Avec une star à l’affiche (Juliette Binoche), Voyage à Yoshino semble poursuivre la mainstreamisation d’une autrice qui a su pourtant dans chacun de ses derniers films apposer son style si particulier. C’est un équilibre très délicat que réussit la cinéaste : s’ouvrir à un autre public sans renier ce qui constitue son cinéma. Yoshino investit quelques uns de ses thèmes fétiches : les forces de la nature, la construction familiale, le surnaturel tapi dans le réel… Ce nouveau film semble pouvoir citer son premier long (une vue d’une maison surplombant une mer d’arbres paraît directement venue de Suzaku) tandis que cette manière de personnifier la nature (et ses arbres qui chuchotent) rappelle Hanezu et ses montagnes amoureuses.

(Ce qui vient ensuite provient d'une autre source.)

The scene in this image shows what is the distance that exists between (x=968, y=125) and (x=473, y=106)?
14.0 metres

Quoi de neuf alors chez Naomi Kawase ? Juliette Binoche commentait l’urgence de la reconnexion entre l’homme et la nature. La nature prend en effet pratiquement tout l’espace ici : un ample mouvement de caméra sur la forêt dès les premiers instants, un soleil comme voilé et qui attend d’être ré-enchanté, et des flammes qui s’apprêtent à tout embraser. « Tu ne trouves pas la forêt étrange en ce moment ? », demande t-on. On est, dans Voyage à Yoshino, attentif au moindre bruissement de la nature comme on est attentif à la moindre respiration humaine.
Le film, à nos yeux, ne fonctionne pas entièrement. Sa seconde partie nous semble plus faible car la charge narrative (explications, flashbacks, aphorismes, péripéties) déséquilibre cette très fragile construction. Pourtant, en prenant au pied de la lettre ce qu’elle nous a expliqué dans notre entretien (l’idée de « rendre visible les choses qui ne le sont pas »), la réalisatrice réussit un surprenant mélo mystique perché, quitte à déborder vers le kitsch. Ce qui n’est pas un défaut : il y a du souffle dans ce débordement, du panache dans cette imagerie qui ne se retient pas et une certaine générosité dans le spectacle de la nature comme une exploration des battements du cœur humain.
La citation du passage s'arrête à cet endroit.